Terraform Best Practices for Production Infrastructure

Managing infrastructure as code with Terraform is powerful, but it comes with responsibilities. Here are the practices that have saved us from outages and made our infrastructure maintainable.

State Management

Remote State is Non-Negotiable

Never use local state files in production. Ever.

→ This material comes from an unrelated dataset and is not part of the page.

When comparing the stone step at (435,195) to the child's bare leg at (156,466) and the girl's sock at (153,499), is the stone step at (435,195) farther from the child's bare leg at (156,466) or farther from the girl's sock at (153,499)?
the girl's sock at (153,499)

Good: S3 Backend with State Locking (AWS)

terraform {
  backend "s3" {
    bucket                = "company-terraform-state"
    key                   = "production/vpc/terraform.tfstate"
    region                = "us-east-1"
    encrypt               = true
    # S3 now supports native locking via the use_lockfile attribute
    use_lockfile          = true

    # Prevent accidental changes to state config
    skip_credentials_validation = false
    skip_metadata_api_check     = false
  }
}

Alternative: GCS Backend (Native Locking)

terraform {
  backend "gcs" {
    bucket  = "company-terraform-state"
    prefix  = "terraform/state"
  }
}

Why lock our statefiles?

Prevents concurrent modifications
Prevents state corruption
Saves you from "who ran terraform at the same time" incidents

Previously you'd use DynamoDB to do this, but now you can do it natively in S3 or GCS.

State File Organization

Separate state files by:

Environment (dev, staging, prod)
Lifecycle (infrastructure that changes together)
Blast radius (isolate critical resources)

Directory structure:

terraform/
├── environments/
│   ├── production/
│   │   ├── networking/
│   │   ├── databases/
│   │   └── applications/
│   └── staging/
│       ├── networking/
│       └── applications/
└── modules/
    ├── vpc/
    ├── rds/
    └── eks/

Module Design

Keep Modules Focused

A module should do one thing well. Bad modules try to be everything.

Bad: God Module

module "everything" {
  source = "./modules/infrastructure"

  create_vpc      = true
  create_database = true
  create_k8s      = true
  create_cdn      = true
  # ... 50 more parameters
}

Good: Focused Modules

module "vpc" {
  source = "./modules/vpc"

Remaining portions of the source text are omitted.